LA GUERRE CIVILE AU MEXIQUE

M. Madero, qui, il y a bientôt deux ans, contraignait par la force M. Porfirio Diaz à abandonner le pouvoir, et que la révolution victorieuse portait alors à la présidence des États-Unis du Mexique, vient à son tour d'éprouver les hasards d'une sédition militaire, dirigée, cette fois, contre lui. Dimanche dernier, les partisans du général Félix Diaz, neveu de l'ancien président, entraînaient presque toutes les troupes de la garnison et, avec ce concours, délivraient leur chef, emprisonné depuis l'insuccès de sa précédente tentative insurrectionnelle. Après un violent combat entre les troupes fédérales et les rebelles, ceux-ci s'emparaient de l'arsenal, et le général Félix Diaz se proclamait lui-même président de la République.


Le président Madero.
--Phot. comm. par M. Adossidès

Le général Félix Diaz.
--Phot. comm. par M. Humblot.

En un pays où les questions de personnes sont seules en jeu, ce ne sont point des raisons politiques qu'il faut chercher à un tel mouvement. Depuis longtemps déjà, M. Madero avait à lutter contre les menées de nombreux adversaires. «Dès ses débuts, nous écrit M. N. C. Adossidès, qui est fort averti des origines de la crise actuelle pour avoir récemment séjourné au Mexique, le nouveau président fut l'objet de critiques acerbes; on alla jusqu'à affirmer qu'il s'était fait rembourser les frais occasionnés par la révolution. A vrai dire, les mécontents, ses anciens amis pour la plupart, se plaignaient surtout de n'avoir pas reçu un prix suffisant de leurs services, et si l'on voit aujourd'hui certains généraux, ses partisans d'autrefois, faire cause commune avec Félix Diaz, c'est que Madero dut résister énergiquement à leurs exigences exorbitantes.
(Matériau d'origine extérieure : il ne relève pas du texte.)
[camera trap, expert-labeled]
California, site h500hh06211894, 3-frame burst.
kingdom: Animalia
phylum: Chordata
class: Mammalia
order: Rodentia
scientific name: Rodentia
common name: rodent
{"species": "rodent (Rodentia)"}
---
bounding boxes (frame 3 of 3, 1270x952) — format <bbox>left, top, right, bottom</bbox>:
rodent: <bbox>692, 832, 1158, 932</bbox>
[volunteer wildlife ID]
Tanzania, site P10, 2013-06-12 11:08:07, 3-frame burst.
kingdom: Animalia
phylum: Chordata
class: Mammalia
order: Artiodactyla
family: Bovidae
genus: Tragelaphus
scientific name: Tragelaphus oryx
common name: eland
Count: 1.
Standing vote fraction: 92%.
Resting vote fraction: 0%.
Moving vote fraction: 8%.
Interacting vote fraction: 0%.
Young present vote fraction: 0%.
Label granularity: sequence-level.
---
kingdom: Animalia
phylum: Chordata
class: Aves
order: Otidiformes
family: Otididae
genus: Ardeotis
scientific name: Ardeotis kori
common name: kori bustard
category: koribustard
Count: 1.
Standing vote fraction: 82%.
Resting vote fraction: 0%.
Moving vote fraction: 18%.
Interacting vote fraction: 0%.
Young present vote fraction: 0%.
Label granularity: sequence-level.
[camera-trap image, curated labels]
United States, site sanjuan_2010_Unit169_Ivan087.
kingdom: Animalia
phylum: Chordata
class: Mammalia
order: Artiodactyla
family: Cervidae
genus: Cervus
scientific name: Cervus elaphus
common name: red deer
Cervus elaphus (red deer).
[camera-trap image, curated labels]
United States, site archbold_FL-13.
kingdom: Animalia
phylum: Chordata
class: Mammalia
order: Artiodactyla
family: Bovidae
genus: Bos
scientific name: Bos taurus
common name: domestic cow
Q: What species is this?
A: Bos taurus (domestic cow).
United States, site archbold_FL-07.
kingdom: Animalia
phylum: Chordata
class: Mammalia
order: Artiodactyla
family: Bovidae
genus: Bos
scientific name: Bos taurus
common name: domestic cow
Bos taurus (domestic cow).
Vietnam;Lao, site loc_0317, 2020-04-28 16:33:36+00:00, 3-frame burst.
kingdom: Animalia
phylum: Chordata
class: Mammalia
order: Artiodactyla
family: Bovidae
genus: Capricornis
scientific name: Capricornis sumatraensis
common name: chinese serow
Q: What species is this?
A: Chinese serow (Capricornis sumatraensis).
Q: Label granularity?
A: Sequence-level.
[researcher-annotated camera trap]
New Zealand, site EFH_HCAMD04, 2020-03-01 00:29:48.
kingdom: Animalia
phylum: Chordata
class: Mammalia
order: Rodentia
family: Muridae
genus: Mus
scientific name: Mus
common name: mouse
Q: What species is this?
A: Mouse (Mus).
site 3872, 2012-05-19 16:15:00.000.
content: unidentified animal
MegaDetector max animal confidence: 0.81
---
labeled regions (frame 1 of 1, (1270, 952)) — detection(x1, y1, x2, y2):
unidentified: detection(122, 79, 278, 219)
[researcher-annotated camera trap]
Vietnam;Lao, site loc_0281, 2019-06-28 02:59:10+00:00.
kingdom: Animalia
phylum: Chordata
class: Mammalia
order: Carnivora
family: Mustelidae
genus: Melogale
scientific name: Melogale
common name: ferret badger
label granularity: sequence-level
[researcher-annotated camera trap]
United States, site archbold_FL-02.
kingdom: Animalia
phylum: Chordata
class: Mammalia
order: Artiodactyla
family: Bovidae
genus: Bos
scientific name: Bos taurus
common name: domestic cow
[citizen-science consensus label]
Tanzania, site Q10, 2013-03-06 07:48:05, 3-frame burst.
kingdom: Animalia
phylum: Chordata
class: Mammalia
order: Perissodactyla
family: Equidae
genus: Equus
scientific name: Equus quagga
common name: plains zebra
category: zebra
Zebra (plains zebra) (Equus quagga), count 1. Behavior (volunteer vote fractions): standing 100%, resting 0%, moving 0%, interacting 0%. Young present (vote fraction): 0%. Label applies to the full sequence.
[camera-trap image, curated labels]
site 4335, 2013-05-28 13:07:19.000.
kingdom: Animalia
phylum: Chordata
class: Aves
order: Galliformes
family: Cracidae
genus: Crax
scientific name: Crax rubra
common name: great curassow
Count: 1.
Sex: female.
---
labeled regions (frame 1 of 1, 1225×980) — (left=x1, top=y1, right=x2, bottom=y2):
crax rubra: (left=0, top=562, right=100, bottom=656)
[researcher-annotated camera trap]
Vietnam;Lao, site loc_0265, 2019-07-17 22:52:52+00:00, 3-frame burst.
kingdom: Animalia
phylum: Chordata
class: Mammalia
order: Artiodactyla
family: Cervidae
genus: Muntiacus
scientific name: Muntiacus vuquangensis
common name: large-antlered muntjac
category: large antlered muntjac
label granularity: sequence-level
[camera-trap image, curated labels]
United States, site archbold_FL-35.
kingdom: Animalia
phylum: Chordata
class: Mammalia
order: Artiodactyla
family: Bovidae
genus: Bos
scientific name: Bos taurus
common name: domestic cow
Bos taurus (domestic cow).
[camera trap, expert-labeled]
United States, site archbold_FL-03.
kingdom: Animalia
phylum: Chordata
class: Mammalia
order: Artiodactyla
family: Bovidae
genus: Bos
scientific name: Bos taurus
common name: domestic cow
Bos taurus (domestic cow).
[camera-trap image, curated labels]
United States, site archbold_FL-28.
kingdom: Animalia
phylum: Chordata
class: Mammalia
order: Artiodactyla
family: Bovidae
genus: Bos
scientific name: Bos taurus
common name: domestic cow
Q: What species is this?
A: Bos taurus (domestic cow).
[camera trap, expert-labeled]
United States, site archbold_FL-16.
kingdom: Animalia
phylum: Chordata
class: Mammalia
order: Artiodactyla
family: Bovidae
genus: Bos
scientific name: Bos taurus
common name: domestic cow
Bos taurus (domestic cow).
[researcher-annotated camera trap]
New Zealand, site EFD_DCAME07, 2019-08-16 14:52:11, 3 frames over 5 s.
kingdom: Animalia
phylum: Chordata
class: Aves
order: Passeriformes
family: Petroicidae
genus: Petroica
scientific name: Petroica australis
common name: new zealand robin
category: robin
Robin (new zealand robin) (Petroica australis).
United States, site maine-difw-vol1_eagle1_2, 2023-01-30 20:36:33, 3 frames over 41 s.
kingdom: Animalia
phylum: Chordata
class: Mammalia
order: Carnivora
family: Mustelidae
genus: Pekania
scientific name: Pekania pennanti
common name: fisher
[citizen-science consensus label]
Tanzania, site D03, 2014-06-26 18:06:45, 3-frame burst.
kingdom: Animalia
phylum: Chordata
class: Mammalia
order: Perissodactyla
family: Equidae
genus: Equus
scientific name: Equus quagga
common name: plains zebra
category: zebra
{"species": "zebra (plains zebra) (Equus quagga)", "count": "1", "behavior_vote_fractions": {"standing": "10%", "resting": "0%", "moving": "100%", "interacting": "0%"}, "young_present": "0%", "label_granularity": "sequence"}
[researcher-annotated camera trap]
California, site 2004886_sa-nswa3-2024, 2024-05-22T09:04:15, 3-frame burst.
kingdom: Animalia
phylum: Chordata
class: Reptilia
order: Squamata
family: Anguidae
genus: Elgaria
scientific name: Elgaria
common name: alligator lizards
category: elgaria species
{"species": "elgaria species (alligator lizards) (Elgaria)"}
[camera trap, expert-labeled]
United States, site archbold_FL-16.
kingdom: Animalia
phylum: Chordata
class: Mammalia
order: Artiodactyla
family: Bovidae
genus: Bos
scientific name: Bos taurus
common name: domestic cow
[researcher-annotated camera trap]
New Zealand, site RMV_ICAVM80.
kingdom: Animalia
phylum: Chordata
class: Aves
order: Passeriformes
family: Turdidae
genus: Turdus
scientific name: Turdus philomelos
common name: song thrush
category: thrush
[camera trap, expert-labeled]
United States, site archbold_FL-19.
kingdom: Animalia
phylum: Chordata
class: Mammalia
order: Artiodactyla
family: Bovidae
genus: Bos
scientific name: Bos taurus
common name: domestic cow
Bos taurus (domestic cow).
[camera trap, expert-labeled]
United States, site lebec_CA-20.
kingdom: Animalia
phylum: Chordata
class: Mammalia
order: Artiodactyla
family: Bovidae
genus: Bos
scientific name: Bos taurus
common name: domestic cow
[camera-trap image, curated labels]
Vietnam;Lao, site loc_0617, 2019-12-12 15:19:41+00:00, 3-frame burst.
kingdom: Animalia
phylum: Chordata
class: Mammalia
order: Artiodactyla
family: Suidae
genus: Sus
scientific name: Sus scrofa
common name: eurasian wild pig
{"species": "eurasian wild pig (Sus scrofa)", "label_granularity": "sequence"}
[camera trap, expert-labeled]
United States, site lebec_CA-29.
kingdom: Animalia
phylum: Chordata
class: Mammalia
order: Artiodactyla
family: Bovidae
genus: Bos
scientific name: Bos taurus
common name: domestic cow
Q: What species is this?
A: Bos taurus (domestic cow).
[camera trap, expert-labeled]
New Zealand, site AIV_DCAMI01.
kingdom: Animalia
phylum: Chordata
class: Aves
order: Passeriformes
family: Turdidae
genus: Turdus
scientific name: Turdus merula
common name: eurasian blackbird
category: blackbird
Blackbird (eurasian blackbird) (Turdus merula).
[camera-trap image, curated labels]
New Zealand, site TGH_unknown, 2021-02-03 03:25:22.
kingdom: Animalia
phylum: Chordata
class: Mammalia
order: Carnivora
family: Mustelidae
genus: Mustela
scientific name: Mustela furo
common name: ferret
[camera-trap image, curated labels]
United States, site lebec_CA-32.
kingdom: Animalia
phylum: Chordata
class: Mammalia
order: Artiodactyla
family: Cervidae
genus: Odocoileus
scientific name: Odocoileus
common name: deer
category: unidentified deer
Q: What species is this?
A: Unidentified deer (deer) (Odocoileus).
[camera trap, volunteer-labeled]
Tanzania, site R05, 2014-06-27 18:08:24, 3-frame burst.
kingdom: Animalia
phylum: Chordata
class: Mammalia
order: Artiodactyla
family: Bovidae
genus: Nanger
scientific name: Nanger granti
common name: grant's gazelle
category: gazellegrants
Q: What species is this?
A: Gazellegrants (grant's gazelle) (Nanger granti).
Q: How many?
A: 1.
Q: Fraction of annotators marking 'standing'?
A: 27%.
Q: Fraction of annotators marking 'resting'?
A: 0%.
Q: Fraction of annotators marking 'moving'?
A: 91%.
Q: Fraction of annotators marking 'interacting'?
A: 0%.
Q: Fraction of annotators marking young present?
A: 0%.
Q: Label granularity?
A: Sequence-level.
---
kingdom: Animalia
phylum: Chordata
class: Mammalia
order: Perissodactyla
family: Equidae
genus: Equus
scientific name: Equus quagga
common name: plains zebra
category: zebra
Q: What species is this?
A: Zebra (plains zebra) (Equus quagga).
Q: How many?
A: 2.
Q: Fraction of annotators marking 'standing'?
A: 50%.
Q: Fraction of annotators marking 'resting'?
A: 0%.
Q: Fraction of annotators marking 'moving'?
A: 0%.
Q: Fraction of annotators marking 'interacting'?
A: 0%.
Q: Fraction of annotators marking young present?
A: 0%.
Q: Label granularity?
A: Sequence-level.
» Pasqual Orozco et Zapata devinrent ainsi ses ennemis acharnés. Leur aide lui avait été indispensable pour conquérir le pouvoir, car, véritables chefs de bandes, ils avaient à leur disposition des hordes vite excitées par l'appât de riches butins. Le succès de Madero assuré, ils l'accusèrent de ne point tenir ses promesses, et reprirent les armes contre lui.

» Déconsidérés, sans prestige, ils n'étaient pourtant pas les plus à craindre. Un autre adversaire, beaucoup plus redoutable à cause de l'estime qui s'attachait à son nom, se mit bientôt sur les rangs: le général Félix Diaz, très populaire dans l'armée, réussit, au mois d'octobre dernier, avec quelques centaines d'hommes, à s'emparer de Vera-Cruz. Arrêté peu de jours après, il fut condamné à mort par la cour martiale; mais l'opinion publique intervint en sa faveur, et Madero commua sa peine en celle des travaux forcés.»

Le général Diaz paraît avoir rencontré, à Mexico, de vives résistances. Les troupes fidèles ont livré aux mutins de nombreux engagements, et l'on annonce que M. Madero, demeuré maître du palais national, organise la lutte, tandis que, d'après certaines informations, Mme Madero résiderait toujours au château de Chapultepec, à quelques kilomètres de la capitale.